# FRAGMENTO
::::::::
A los pocos días llegó a casa un sobre con mi nombre, y al abrirlo, expectante, descubrí que padecía una discapacidad cognitiva leve: un CI de 64, resaltado en negrita, que ni siquiera llegaba a atisbar la frontera lejana con la normalidad. Mis padres se quedaron de piedra, y dijeron que tenía que haber un error: que no era lógico que un chaval que sacaba sobresalientes en todo salvo en gimnasia tuviera un “coeficiente” como de niño que no, que no estaba bien, que debería estar escolarizado en un centro muy distinto al que ellos sufragaban religiosamente cada mes.

Yo no dije nada, me encogí de hombros, y asumí lo que en realidad siempre había sospechado: que las buenas notas sólo enmascaraban una estulticia que se hacía evidente en otros terrenos de la vida. Los loros -me decía yo, resignado- también eran capaces de recitar poemas, y de agrupar formas geométricas, y sin embargo, en un test de inteligencia, andarían por los niveles más bajos del percentil.
::::::::
# MATERIAL
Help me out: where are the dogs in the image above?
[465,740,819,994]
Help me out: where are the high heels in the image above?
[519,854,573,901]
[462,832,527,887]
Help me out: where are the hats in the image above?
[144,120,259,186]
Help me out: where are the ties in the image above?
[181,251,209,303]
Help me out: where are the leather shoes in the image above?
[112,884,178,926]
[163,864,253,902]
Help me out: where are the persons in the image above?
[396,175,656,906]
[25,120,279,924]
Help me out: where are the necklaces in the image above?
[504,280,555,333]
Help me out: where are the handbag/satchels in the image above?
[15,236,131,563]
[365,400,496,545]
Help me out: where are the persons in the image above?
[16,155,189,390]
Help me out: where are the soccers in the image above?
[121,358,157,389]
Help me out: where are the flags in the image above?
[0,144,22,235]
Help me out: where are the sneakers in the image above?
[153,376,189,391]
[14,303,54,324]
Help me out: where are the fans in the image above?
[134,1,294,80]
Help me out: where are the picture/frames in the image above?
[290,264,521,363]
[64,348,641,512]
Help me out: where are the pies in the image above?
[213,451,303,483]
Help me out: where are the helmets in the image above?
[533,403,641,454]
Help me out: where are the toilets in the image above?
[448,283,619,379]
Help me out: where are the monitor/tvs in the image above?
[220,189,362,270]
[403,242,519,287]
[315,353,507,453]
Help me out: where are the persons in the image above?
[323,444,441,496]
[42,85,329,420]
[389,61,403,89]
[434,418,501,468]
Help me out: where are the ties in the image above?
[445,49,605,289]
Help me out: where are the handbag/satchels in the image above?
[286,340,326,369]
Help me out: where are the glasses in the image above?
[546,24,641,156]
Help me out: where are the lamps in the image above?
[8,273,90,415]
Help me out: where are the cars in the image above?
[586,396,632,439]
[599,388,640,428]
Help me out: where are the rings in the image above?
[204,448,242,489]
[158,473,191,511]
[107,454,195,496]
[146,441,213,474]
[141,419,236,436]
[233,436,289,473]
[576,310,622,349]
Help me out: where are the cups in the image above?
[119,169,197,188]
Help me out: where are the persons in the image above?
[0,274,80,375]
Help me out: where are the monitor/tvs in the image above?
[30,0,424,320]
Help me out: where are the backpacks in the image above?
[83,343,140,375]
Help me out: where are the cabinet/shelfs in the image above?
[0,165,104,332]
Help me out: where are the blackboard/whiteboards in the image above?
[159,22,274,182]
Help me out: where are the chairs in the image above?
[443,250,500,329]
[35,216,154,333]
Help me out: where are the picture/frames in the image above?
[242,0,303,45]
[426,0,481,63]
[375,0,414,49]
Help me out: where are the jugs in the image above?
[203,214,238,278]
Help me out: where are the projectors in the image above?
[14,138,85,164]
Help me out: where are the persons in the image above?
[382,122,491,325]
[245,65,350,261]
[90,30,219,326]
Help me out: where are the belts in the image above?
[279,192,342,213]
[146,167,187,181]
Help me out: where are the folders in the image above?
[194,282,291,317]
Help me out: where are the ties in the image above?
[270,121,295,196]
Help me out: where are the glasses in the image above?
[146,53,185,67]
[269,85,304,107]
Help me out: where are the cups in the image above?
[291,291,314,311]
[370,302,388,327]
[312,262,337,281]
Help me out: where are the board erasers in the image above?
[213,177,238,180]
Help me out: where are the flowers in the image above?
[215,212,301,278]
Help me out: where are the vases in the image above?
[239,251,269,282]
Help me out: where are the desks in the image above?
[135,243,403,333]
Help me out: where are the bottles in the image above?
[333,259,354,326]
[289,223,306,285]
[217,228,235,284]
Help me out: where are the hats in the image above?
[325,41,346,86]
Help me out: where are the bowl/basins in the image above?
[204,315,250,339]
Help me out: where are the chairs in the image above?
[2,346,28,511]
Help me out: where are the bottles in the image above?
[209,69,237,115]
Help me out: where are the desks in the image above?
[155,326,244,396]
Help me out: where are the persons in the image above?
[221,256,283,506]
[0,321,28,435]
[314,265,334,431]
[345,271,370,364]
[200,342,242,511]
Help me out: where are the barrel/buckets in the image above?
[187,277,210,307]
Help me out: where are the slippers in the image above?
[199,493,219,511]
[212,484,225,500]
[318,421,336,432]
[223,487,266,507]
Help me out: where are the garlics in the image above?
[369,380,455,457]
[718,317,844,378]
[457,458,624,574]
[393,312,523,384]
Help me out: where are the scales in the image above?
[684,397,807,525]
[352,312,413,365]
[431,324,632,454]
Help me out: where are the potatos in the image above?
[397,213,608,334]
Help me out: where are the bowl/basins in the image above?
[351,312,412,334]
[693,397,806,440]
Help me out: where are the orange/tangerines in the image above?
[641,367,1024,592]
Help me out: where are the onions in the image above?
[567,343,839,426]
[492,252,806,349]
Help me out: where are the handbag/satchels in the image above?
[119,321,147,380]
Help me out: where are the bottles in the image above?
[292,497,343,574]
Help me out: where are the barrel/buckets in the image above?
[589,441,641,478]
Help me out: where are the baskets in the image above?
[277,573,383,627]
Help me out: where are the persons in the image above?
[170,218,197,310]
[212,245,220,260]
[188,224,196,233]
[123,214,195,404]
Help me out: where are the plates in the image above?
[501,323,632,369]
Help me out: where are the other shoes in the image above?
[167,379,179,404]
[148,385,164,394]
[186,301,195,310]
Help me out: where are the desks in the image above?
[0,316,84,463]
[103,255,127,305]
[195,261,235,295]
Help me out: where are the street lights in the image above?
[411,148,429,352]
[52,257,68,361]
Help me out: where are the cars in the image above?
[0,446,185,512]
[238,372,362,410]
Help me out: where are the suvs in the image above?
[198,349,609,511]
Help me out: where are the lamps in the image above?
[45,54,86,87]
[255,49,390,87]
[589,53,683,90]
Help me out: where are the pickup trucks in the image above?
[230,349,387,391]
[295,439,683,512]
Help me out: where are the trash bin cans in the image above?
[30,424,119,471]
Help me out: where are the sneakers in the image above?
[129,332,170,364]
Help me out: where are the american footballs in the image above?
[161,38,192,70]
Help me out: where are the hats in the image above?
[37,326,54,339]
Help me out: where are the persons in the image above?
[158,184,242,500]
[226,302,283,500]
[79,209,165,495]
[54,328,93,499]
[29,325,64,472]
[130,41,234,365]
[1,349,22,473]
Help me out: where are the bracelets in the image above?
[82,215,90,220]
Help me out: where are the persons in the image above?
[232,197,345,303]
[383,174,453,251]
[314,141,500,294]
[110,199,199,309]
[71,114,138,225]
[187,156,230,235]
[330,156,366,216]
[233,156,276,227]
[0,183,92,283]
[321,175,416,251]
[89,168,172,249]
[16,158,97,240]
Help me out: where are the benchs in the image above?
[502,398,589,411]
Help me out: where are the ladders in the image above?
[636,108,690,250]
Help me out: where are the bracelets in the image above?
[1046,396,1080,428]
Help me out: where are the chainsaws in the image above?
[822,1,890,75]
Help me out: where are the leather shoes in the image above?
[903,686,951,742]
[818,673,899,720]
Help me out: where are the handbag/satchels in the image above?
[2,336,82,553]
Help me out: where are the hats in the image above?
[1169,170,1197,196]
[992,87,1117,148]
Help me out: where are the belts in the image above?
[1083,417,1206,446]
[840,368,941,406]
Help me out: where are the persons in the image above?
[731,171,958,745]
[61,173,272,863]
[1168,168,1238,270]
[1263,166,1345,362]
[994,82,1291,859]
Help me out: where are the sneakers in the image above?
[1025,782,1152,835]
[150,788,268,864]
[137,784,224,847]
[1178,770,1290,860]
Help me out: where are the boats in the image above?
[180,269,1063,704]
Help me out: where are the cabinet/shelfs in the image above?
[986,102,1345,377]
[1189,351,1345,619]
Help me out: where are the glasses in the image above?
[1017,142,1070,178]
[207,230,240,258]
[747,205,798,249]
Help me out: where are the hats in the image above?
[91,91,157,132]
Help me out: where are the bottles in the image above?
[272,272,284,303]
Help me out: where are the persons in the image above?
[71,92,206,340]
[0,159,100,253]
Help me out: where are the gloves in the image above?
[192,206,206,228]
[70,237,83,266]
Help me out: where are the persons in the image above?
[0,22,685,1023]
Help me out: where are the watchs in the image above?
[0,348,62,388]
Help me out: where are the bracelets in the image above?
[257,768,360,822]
::::::::
# OBJETIVO DEL EJERCICIO
Según el fragmento, ¿qué cifra de CI aparecía resaltada en negrita en el sobre? El material no hace falta para este ejercicio.

# EJERCICIO RESUELTO
Un CI de 64.